Fold all of that into the runtime and each property can degrade. The regression report may now come from the vendor that shipped the regression. The benchmark harness may speak one vendor's API natively and everyone else's grudgingly. The audit trail may live inside the blast radius of the thing being audited.

The accountability trade is real but asymmetric

The consolidation case is not fake. Multi-vendor finger-pointing is a real cost, and a single accountable platform can reduce it. For buyers without the staff to run eval infrastructure, the integrated stack may be the right default.

But the trade is asymmetric over time. The blame-war cost is paid during incidents, which are occasional. The independent-witness cost is paid continuously and quietly: in every renewal negotiation where you cannot produce neutral performance data, in every migration estimate inflated by eval lock-in, in every silent model update you cannot independently check.

One plausible failure mode is a platform shipping a model update that improves average benchmark scores but degrades your specific workload. With an independent eval harness, you catch it in your own regression suite and escalate with data. With evals absorbed into the platform, you are relying on the vendor's dashboards to surface a problem caused by the vendor's own change. They might surface it quickly. They might also define the regression differently than you do.

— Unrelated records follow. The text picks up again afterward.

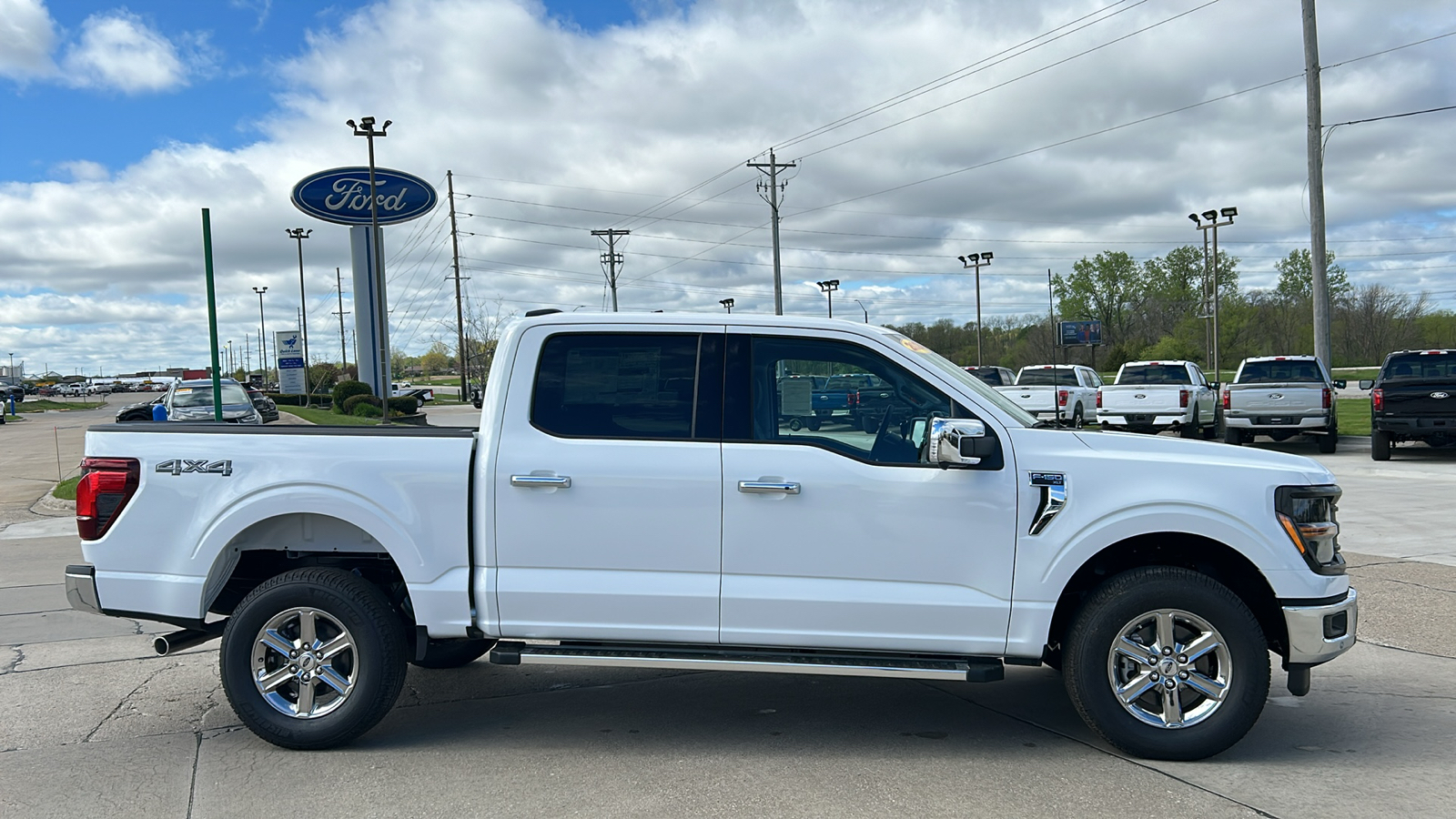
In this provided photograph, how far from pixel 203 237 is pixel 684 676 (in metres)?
9.11

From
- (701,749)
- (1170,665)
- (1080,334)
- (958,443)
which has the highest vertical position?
(1080,334)

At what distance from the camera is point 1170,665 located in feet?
15.1

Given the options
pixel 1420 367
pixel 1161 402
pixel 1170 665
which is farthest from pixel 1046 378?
pixel 1170 665

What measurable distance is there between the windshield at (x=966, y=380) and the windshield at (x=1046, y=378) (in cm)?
2477

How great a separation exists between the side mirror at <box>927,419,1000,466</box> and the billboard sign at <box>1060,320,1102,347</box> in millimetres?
84907

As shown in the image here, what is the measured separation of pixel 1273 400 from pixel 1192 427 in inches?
183

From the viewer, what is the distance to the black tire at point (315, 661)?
486 cm

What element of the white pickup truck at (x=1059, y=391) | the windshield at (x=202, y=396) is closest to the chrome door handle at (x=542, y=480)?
the white pickup truck at (x=1059, y=391)

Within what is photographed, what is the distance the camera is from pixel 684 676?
625 cm

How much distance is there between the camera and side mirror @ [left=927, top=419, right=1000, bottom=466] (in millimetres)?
4445

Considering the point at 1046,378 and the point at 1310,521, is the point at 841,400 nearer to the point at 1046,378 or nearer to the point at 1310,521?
the point at 1310,521

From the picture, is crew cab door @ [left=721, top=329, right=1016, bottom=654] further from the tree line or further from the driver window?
the tree line

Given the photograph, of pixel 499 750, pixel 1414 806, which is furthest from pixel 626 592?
pixel 1414 806

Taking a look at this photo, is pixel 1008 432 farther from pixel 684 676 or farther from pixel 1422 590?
pixel 1422 590
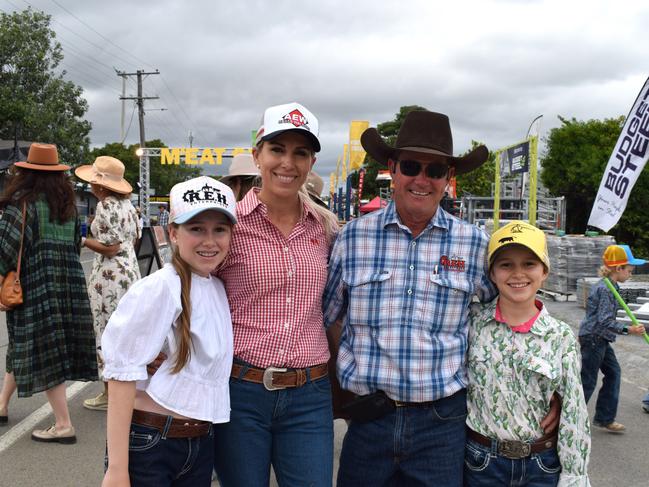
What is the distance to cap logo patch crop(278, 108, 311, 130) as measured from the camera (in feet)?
7.54

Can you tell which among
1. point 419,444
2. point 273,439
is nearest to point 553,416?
point 419,444

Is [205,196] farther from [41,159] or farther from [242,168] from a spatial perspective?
[41,159]

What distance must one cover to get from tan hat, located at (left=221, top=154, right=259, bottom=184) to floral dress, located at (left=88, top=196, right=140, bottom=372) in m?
1.08

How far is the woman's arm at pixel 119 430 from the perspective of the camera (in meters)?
1.89

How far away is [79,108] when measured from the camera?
2181 centimetres

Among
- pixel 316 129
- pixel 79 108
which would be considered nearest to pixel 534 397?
pixel 316 129

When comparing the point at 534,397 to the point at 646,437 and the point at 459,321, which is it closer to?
the point at 459,321

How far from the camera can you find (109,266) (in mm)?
5109

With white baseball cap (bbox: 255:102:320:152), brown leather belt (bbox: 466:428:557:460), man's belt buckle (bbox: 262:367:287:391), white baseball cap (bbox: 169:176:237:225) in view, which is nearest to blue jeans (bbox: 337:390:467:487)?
brown leather belt (bbox: 466:428:557:460)

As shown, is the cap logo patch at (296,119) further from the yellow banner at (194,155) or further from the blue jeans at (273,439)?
the yellow banner at (194,155)

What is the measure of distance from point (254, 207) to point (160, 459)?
97cm

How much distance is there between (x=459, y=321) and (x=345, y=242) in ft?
1.74

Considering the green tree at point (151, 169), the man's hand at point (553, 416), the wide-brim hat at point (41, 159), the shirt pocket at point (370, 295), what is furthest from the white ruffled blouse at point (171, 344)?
the green tree at point (151, 169)

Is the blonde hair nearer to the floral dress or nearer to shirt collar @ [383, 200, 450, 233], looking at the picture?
shirt collar @ [383, 200, 450, 233]
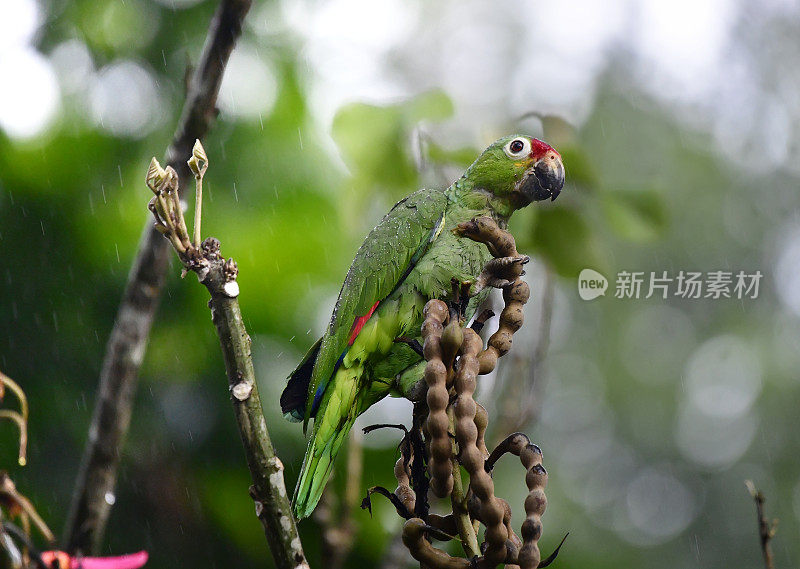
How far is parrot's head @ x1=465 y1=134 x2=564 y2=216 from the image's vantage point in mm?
1782

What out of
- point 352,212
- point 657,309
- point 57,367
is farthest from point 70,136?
point 657,309

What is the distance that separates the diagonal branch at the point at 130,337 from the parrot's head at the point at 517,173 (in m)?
0.69

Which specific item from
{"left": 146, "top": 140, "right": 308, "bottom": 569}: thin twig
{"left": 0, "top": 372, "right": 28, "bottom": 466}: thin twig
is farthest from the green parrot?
{"left": 0, "top": 372, "right": 28, "bottom": 466}: thin twig

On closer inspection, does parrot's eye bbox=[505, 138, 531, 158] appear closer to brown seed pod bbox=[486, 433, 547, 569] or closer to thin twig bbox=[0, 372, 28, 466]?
brown seed pod bbox=[486, 433, 547, 569]

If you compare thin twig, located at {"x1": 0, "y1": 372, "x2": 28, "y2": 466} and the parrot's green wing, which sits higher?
the parrot's green wing

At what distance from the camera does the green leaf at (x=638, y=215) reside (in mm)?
2090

What buyers should actually do

Buyers can adopt integrated platforms and still keep a thin independent layer alongside them:

Keep a small, portable eval suite outside the platform, even if the platform's built-in evals are better. Its job is to be a witness the vendor does not control, not to provide coverage.
Export provenance and trace data to storage you own, on a schedule. Treat platform-native logs as convenient, not canonical.
Negotiate eval portability into contracts. If your test cases and scoring configs cannot leave the platform, your benchmarks are hostages.

The market is consolidating because unified accountability is a real product. But accountability you cannot verify from the outside is just a promise with better packaging. The vendors winning the platform play understand this trend better than most buyers do. The buyers who do best in this cycle will be the ones who accept the integrated runtime and still keep one small grader the vendor cannot touch.